Columnista:
César Augusto Guapacha Ospina
El índice de Gini o coeficiente de Gini es una medida económica que sirve para calcular la desigualdad de ingresos que existe entre los ciudadanos de un territorio en concreto, normalmente, en un país. Teóricamente, este índice se encuentra entre 0 y 1, siendo 0 la máxima igualdad posible; todos los ciudadanos tienen básicamente los mismos ingresos, y 1, que significa la máxima desigualdad; todos los ingresos los tiene un solo ciudadano. Colombia es uno de los países socialmente más desiguales del planeta, con un índice de Gini que según el Banco Mundial osciló entre el 0,58 y 0.51,3 entre 1991 y 2019.
Esta variable es para un desempeño global del país, no obstante, si miramos detenidamente el índice de Gini sobre la tenencia de la tierra, encontramos que Colombia se encuentra quinto en el escalafón mundial con un escalofriante índice de tierras que oscila entre 0,80 y 0,90, según Restrepo y Morales, así como Kalmanovitz. Es decir, pocas personas en el país concentran prácticamente toda la tierra disponible, con una notoria tendencia al incremento de este indicador; lo que supone una problemática gravísima en contraste con una postergada e imperante reforma integral agraria.
En el año 2011, un informe del Programa de las Naciones Unidas para el Desarrollo (PNUD) sobre Desarrollo Humano para Colombia hizo un detallado diagnóstico sobre las causas estructurales de la crisis rural en el país. Este estudio analizó las dinámicas económicas, sociales, políticas y ambientales en un contexto de causalidad compartida entre dos fenómenos de conflictos colombianos como lo son el agrario y el armado, y concluyó que el patrón histórico de comportamiento de estos conflictos ha estado predominado por una variable sobresaliente: la concentración y propiedad de la tierra. De esta manera, se evidencia que, para solucionar un conflicto ambiental, primero se debe solucionar un conflicto social y eso es, en esencia, intervenir la problemática de forma concreta.

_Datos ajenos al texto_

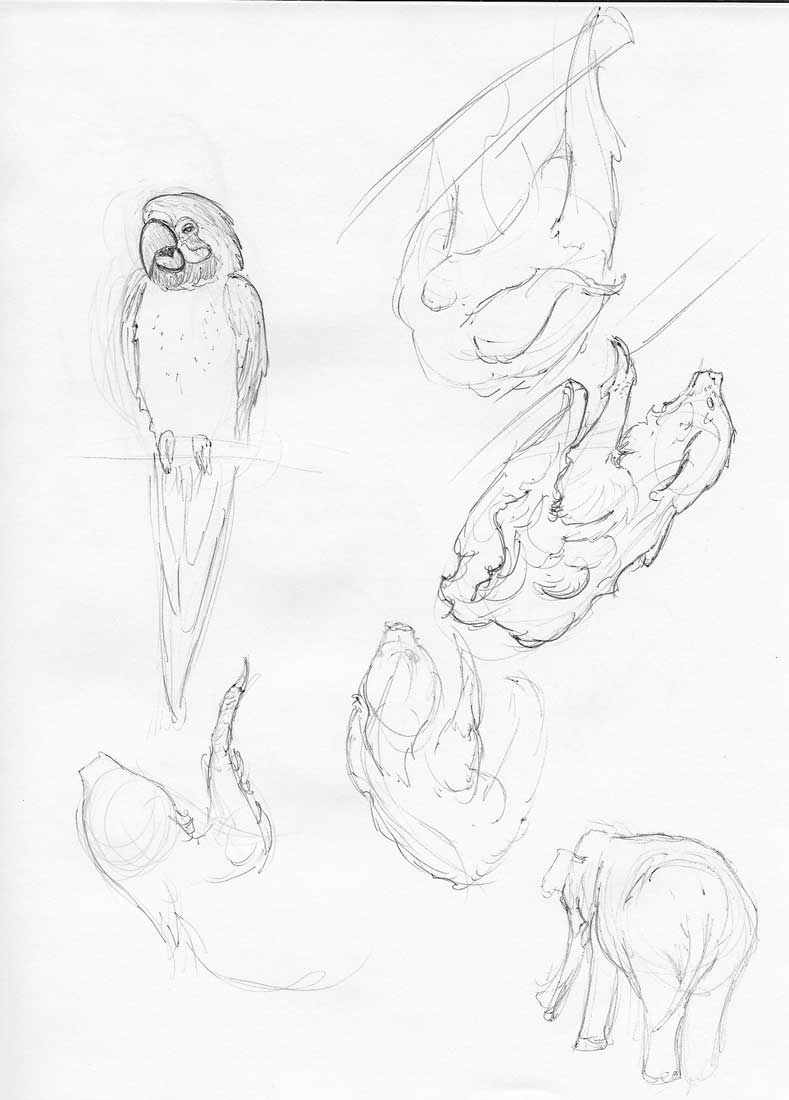 Zoo Sketches 1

La intervención de conflictos a nivel nacional, particularmente de aspectos tan relevantes tendientes a la distribución de la tierra y su titulación, así como un catastro multipropósito, acceso a créditos, diversificación de la matriz energética interna y tecnificación del campo, protección de los servicios ecosistémicos, aumento de la demanda interna y políticas públicas transformadoras, en temas claves como la lucha armada y la crisis rural, cuyas principales causas han tenido una transmutación histórica tan difícil de gestionar en el contexto tan particular como el colombiano, supone casi que una tarea con tinte de quimera de largo aliento; un imposible posible. Lo más llamativo de esto, es que se han realizado esfuerzos para avanzar en un cambio coyuntural del campo, no obstante, la realidad de esta multiplicidad de crisis (rural y climática) debe entenderse desde enfoque de cambio estructural y complejo.
A la luz de los datos abordados, se puede entrever que la tenencia de la tierra ha estado en el eje central de los diferentes ciclos de violencia colombiana al configurar esencialmente dos tipos de conflictos que convergen en un escenario trágico: conflicto agrario y conflicto armado. Con esto, quiero reafirmar mi posición expresada en la anterior columna acerca de un feudalismo criollo disfrazado de capitalismo raquítico que persiste sistemáticamente a lo largo y ancho del país. La tierra no debería ser considerada un símbolo de poder, sino como un símbolo de riqueza para transitar de la potencialidad a la explotación. Esto implica, ineludiblemente, un cambio de paradigma adscrito a las necesidades contextuales, asociadas a ventajas comparativas y explotación de las potencialidades agroindustriales del país, como medida a largo plazo que garantice una justicia ambiental y en esa medida, un direccionamiento estratégico tendiente a paliar sustancialmente la crisis climática a nivel nacional. Después de todo, la desigualdad no es económica ni tecnológica, es ideológica y política: Thomas Piketty.